> _PROVIDED TEXT_
Content starts

Detect module

The circRNA detection module f circtools is based on DCC, a Python 2.7-based tool built to detect and quantify circRNAs with high specificity. DCC works with the STAR (Dobin et al., 2013) chimeric.out.junction files which contains chimerically aligned reads including circRNA junction spanning reads.

DCC depends on pysam, pandas, numpy, and HTSeq. The installation process of circtools will normally automatically check for the dependencies, install or update missing Python packages and install the latest stable version of DCC.

Manual installation instructions

Option 1

Download of the latest stable DCC release:

$ tar -xvf DCC-<version>.tar.gz
$ cd DCC-<version>
$ python setup.py install --user

Option 2

Cloning the source repository:

$ git clone https://github.com/dieterich-lab/DCC.git
$ cd DCC
$ python setup.py install --user

Verifying the installation:

$ DCC --version

If the Python installation binary path [e.g. /$HOME/.local/bin for Debian] is not included the $PATH, it is also possible run DCC directly:

$ python <DCC directory>/scripts/DCC <Options>
# or even
$ python <DCC directory>/DCC/main.py <Options>

Usage

The detection of circRNAs from RNAseq data through the detection module can be summarized in a few steps:

  • Mapping of RNAseq data from quality checked fastq files. For paired-end (PE) data it is recommended to map the reads pairs jointly as well as separately because STAR does not output reads or read pairs that contain more than one chimeric junction.
  • Preparation of input files required by the detection module. In summary, only a samplesheet, which specifies the locations for the chimeric.out.junction files is required (one relative or absolute path per line). [Command line flag: @samplesheet]
  • A GTF formatted annotation of repetitive regions which is used to filter out circRNA candidates from repetitive regions is recommended. [Command line flag: -R repeat_file.gtf]
  • For paired-end sequencing two files, e.g. mate1 and mate2 which contain the paths to the chimeric.out.junction files originating from the separate mate mapping step are required. [Command line flags: -m1 mate1file and -m2 mate2file]
  • The locations of the BAM files can be specified via the -B flag. Otherwise the detection module tries to guess their location based on the supplied chimeric.out.junction paths. [Command line flag: -B @bam_file_list]
  • The detection module requires the SJ.out.tab files generated by STAR. Circtools assumes that these are located in the same folder as the BAM files and also retain their SJ.out.tab name.

Content ends

> _ENTRIES SHOWN_
Content starts

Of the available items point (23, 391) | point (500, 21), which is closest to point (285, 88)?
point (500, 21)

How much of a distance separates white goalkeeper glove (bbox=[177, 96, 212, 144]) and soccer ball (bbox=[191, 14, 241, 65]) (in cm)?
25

Content ends
Content starts

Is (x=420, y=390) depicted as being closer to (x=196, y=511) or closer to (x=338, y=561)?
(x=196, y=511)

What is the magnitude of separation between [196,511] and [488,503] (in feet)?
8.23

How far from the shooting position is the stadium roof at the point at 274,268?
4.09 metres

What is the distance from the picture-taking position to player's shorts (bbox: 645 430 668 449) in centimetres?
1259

Content ends

> _WORK INSTRUCTION 1_
List the Python packages that the detect module page says DCC depends on.
> _WORK INSTRUCTION 2_
In the detect module page, where does circtools assume the SJ.out.tab files are located?
> _WORK INSTRUCTION 3_
Carry the detect module page forward from its last sentence.
The records come from a different source than the detect module page.

> _ANSWER SECTION 1_
pysam, pandas, numpy, HTSeq

> _ANSWER SECTION 2_
In the same folder as the BAM files.

> _ANSWER SECTION 3_
  • Circtools can be used to process circular RNA detection and host gene expression detection either in a one-pass strategy or only one part of the analysis:
  • Detection of circRNAs and host gene expression: -D and -G option have to be supplied
  • Detection of circRNAs only: -D
  • Detection of host gene expression only: -G

Step by step tutorial

In this tutorial, we use the data set from Westholm et al. 2014 as an example. The data are paired-end, stranded RiboMinus RNAseq data from Drosophila melanogaster, consisting of samples of three developmental stages (1 day, 4 days, and 20 days) collected from the heads. Data can be downloaded from the NCBI SRA (accession number SRP001696).

Mapping of the fastq files with STAR

Note

--alignSJoverhangMin and --chimJunctionOverhangMin should use the same values to make the circRNA expression and linear gene expression level comparable.

  • In a first step the paired-end data is mapped by using both mates. If the data is paired-end, an additional separate mate mapping is recommended (while not mandatory, this step will increase the sensitivity due to the the processing of small circular RNAs with only one chimeric junction point at each read mate). If the data is single-end, only this mapping step is required. In case of the Westholm data however, paired-end sequencing data is available.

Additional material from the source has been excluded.